In ‘Is It really Redundant?” I commented on our obligation to the commandments of G-d. Some have asked what we are obligated to? This is a great question and one of much debate in Messianic Judaism and Judaism both. There is really not a lot that is actually written to Gentiles in the Scriptures. I have often heard people claim lots of blessing type passages from the Tanach or my personal favorite; The Law is written on my heart. That’s not for us either. That’s a promise to the Jews. So, what parts then can I cling to? What does apply to me? Am I just a believer in the Messiah without any participation in the faith of the scriptures? As a Gentile follower of Yeshua of Nazareth, Paul has said that I have been grafted into the commonwealth of Israel. Well, kind of. (Eph 2:12ff) What does that mean? To be part of the commonwealth would mean that I am a citizen along with the people of Israel. (Eph 2:19)
There is an interesting phrase that shows up in scripture, which reads, ‘the stranger who dwells among you’ or ‘the stranger who sojourns among you’. (Ex 12:48; 12:49; 20:10; Lev 16:29; 17:10; 18:26; 24:22 to name a few) The word stranger is the Hebrew word ‘ger’ (גר) Strongs #H1616 If you have a search program and can search the word ger, you will find this phrase. You will also find the phrase, ’the stranger who dwells within your gates’. (Deu 14:21 These are two different groups of people. The English translation of the Hebrew in the Chumash would translate ‘ger’ as proselyte in one case but as a stranger or sojourner in another. As Rick Spurlock (BereansOnline.org) points out in his teaching on Galatians, this is anachronistically applied since the word proselyte comes from the Greek word ‘proselutos’ which wasn’t a word until the Septuagint came into being in the 3rd century BCE.
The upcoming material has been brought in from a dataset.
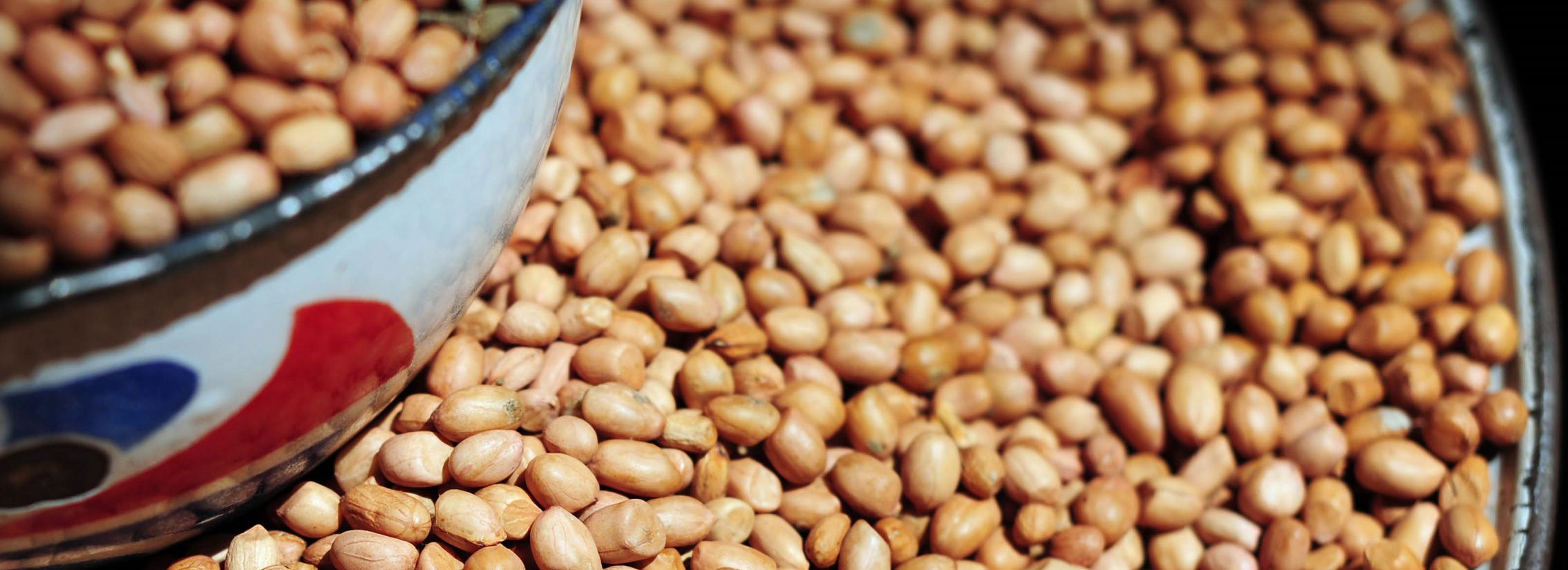 Upscaling improved groundnut varieties - Ghana & Mali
In Lev 19:34 it says,’ You shall treat the stranger who sojourns with you as the native among you, and you shall love him as yourself, for you were strangers in the land of Egypt: I am the
L-RD your G-d. Both of the words stranger are ger, but which ger? Surely the strangers in Egypt were not proselytes, were they? Two passages used to bother a dear friend of mine.
Lev 17:15  And every person who eats what dies of itself or what is torn by beasts, whether he is a native or a sojourner, shall wash his clothes and bathe himself in water and be unclean until the evening; then he shall be clean.
Deu 14:21  "You shall not eat anything that has died naturally. You may give it to the sojourner who is within your towns, that he may eat it, or you may sell it to a foreigner. For you are a people holy to the L-RD your G-d. "You shall not boil a young goat in its mother's milk.
Both words sojourner are the word ger. Why can one be given the meat to eat and the other if he eats he becomes unclean? You will notice the phrase ‘who is within your towns’ in the Deut passage. He may eat. He is not ‘dwelling among them’. Although the passage from Lev does not say ‘dwelling among you’ the juxtaposition of sojourner with native I feel would imply that. He may not eat
So what about our obligation? All the passages that contain the phrase ‘who dwells among you’ all have commandments that one might say are only binding upon the people of Israel, but the text bears out that one who dwells among them are also bound to the same commandments. Even though I am not actually dwelling with the people of Israel, I am spiritually a part of the people of Israel. (Rom 4:11; 9:6ff) I have proclaimed as Ruth, ‘Your people shall be my people and your G-d shall be my G-d.’ We have been grafted in among the natural branches and are partakers of the nourishing root of the olive tree. (Rom 11:17ff) I therefore dwell among them and am bound to the commandments of G-d. Of course, all of them are not applicable to all as there is no Temple, no Sanhedrin, and various other conditions that might apply.